(TASK DATA begins)

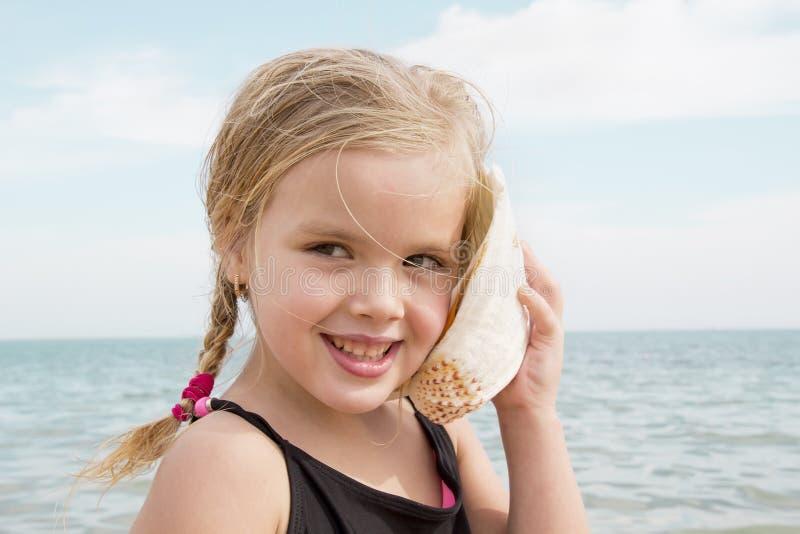 Flicka med skalet som lyssnar till havet royaltyfria foton
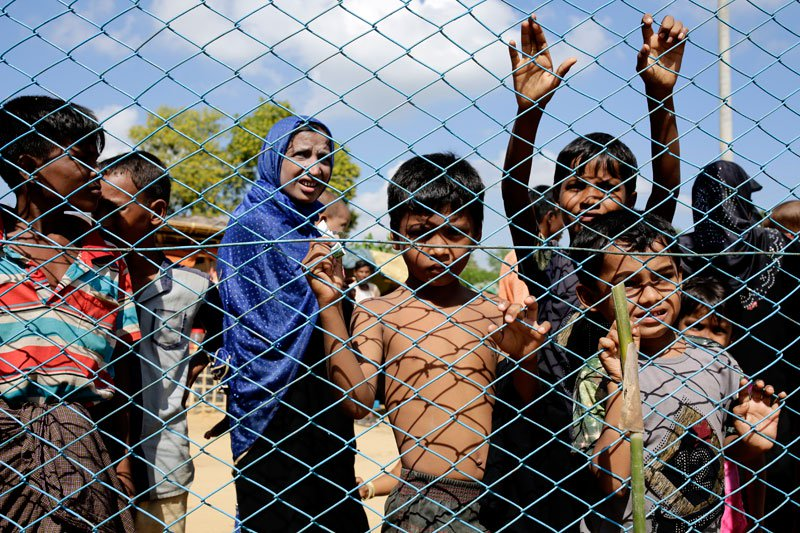 Rohngya refugees including children and women wait outside a fence of a health clinic at the Kutupalong, Coxabazar in Bangladesh. Photo: Mizzima News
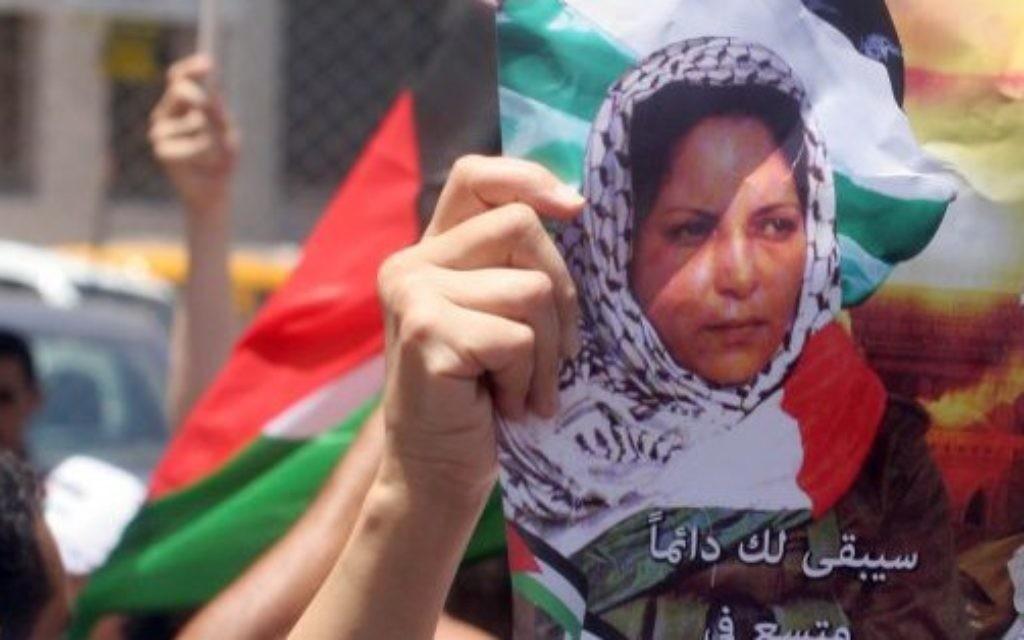 Des Palestiniens avec des affiches et des T-shirts représentant Dalal Mughrabi, une terroriste du Fatah responsable du massacre de la route côtière en 1978, qui a tué 38 Israéliens dont 13 enfants, pendant une manifestation à Ramallah, le 16 juillet 2008. (Crédit : Issam Rimawi/Flash90)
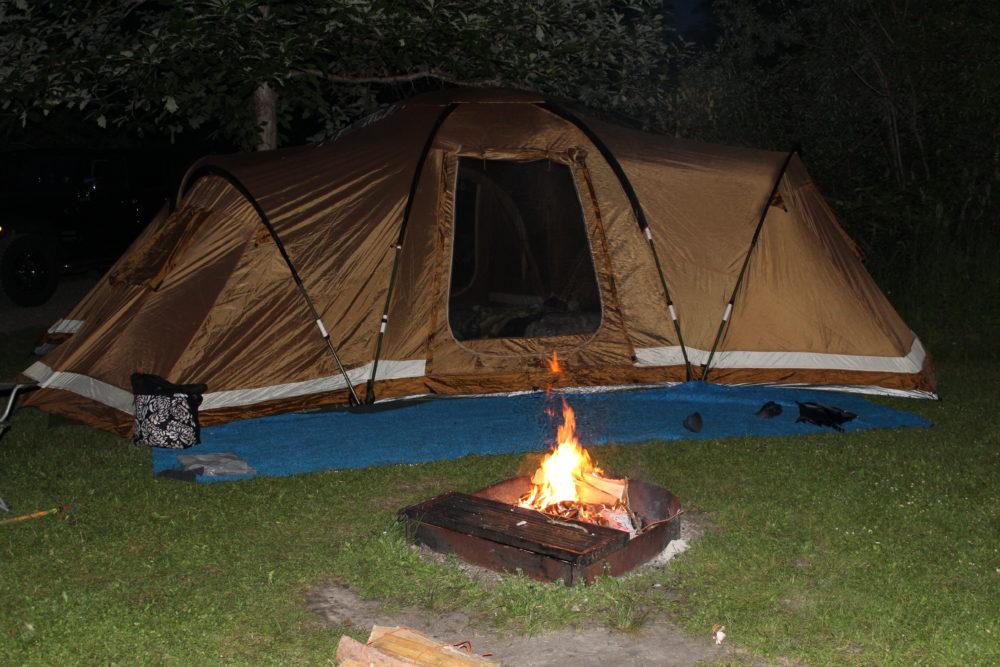 Tent and bonfire at night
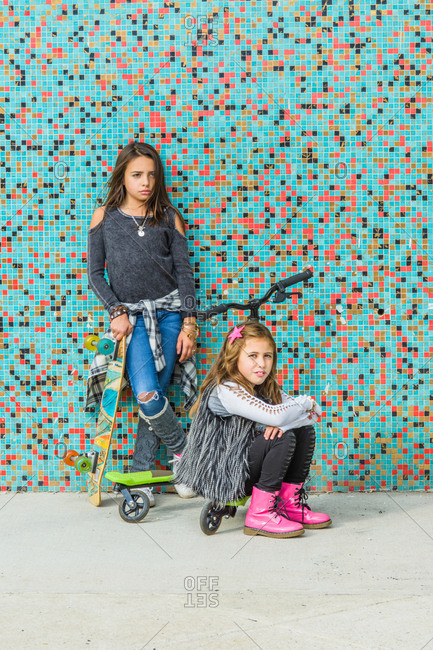 Portrait of two sisters with skateboards and scooter by multi-colored urban wall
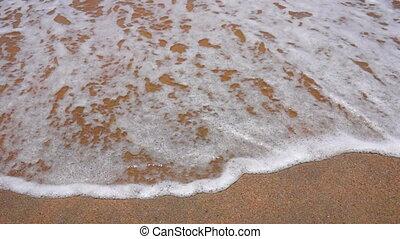 Wave Foam on a Sandy Beach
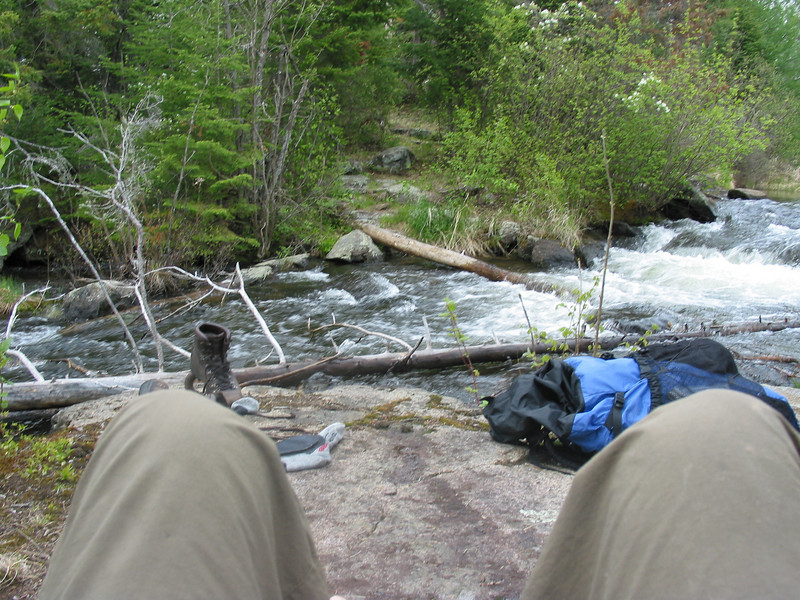 Preparing feet to cross this creek. I carefully taped the bottom of my rainpants to the tops of my boots and it kept most of the water out.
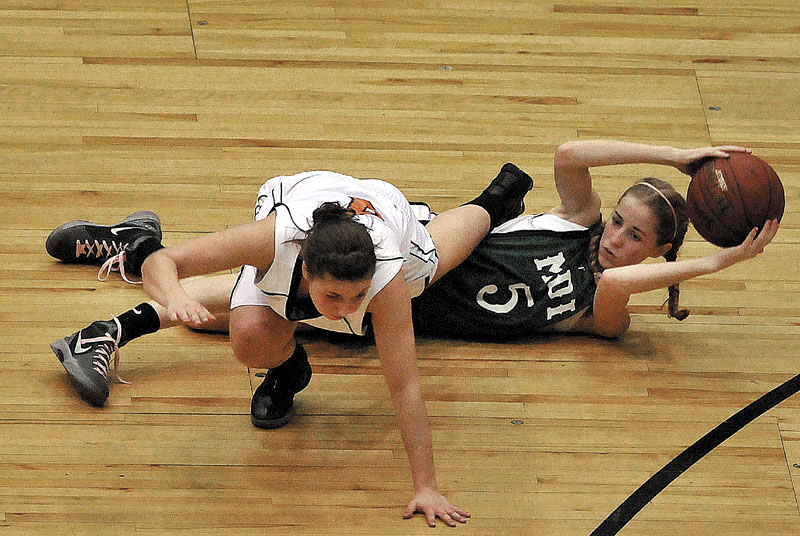 Photo by Michael G. Seamans Gardiner High School's Kylee Granholm, 4, top, tries to avoid Mount Desert Island High School's Sarah Phelps, 5, bottom, after Phelps lost control of the ball in the first half of the Eastern Class B quarterfinals game at the Bangor Auditorium Saturday. Gardiner defeated MDI 63-38.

(TASK DATA ends)

GOAL OF THE EXERCISE ▸ Restate the whole listing above exactly, except for its images.

REPLY ▸
 Flicka med skalet som lyssnar till havet royaltyfria foton
 Rohngya refugees including children and women wait outside a fence of a health clinic at the Kutupalong, Coxabazar in Bangladesh. Photo: Mizzima News
 Des Palestiniens avec des affiches et des T-shirts représentant Dalal Mughrabi, une terroriste du Fatah responsable du massacre de la route côtière en 1978, qui a tué 38 Israéliens dont 13 enfants, pendant une manifestation à Ramallah, le 16 juillet 2008. (Crédit : Issam Rimawi/Flash90)
 Tent and bonfire at night
 Portrait of two sisters with skateboards and scooter by multi-colored urban wall
 Wave Foam on a Sandy Beach
 Preparing feet to cross this creek. I carefully taped the bottom of my rainpants to the tops of my boots and it kept most of the water out.
 Photo by Michael G. Seamans Gardiner High School's Kylee Granholm, 4, top, tries to avoid Mount Desert Island High School's Sarah Phelps, 5, bottom, after Phelps lost control of the ball in the first half of the Eastern Class B quarterfinals game at the Bangor Auditorium Saturday. Gardiner defeated MDI 63-38.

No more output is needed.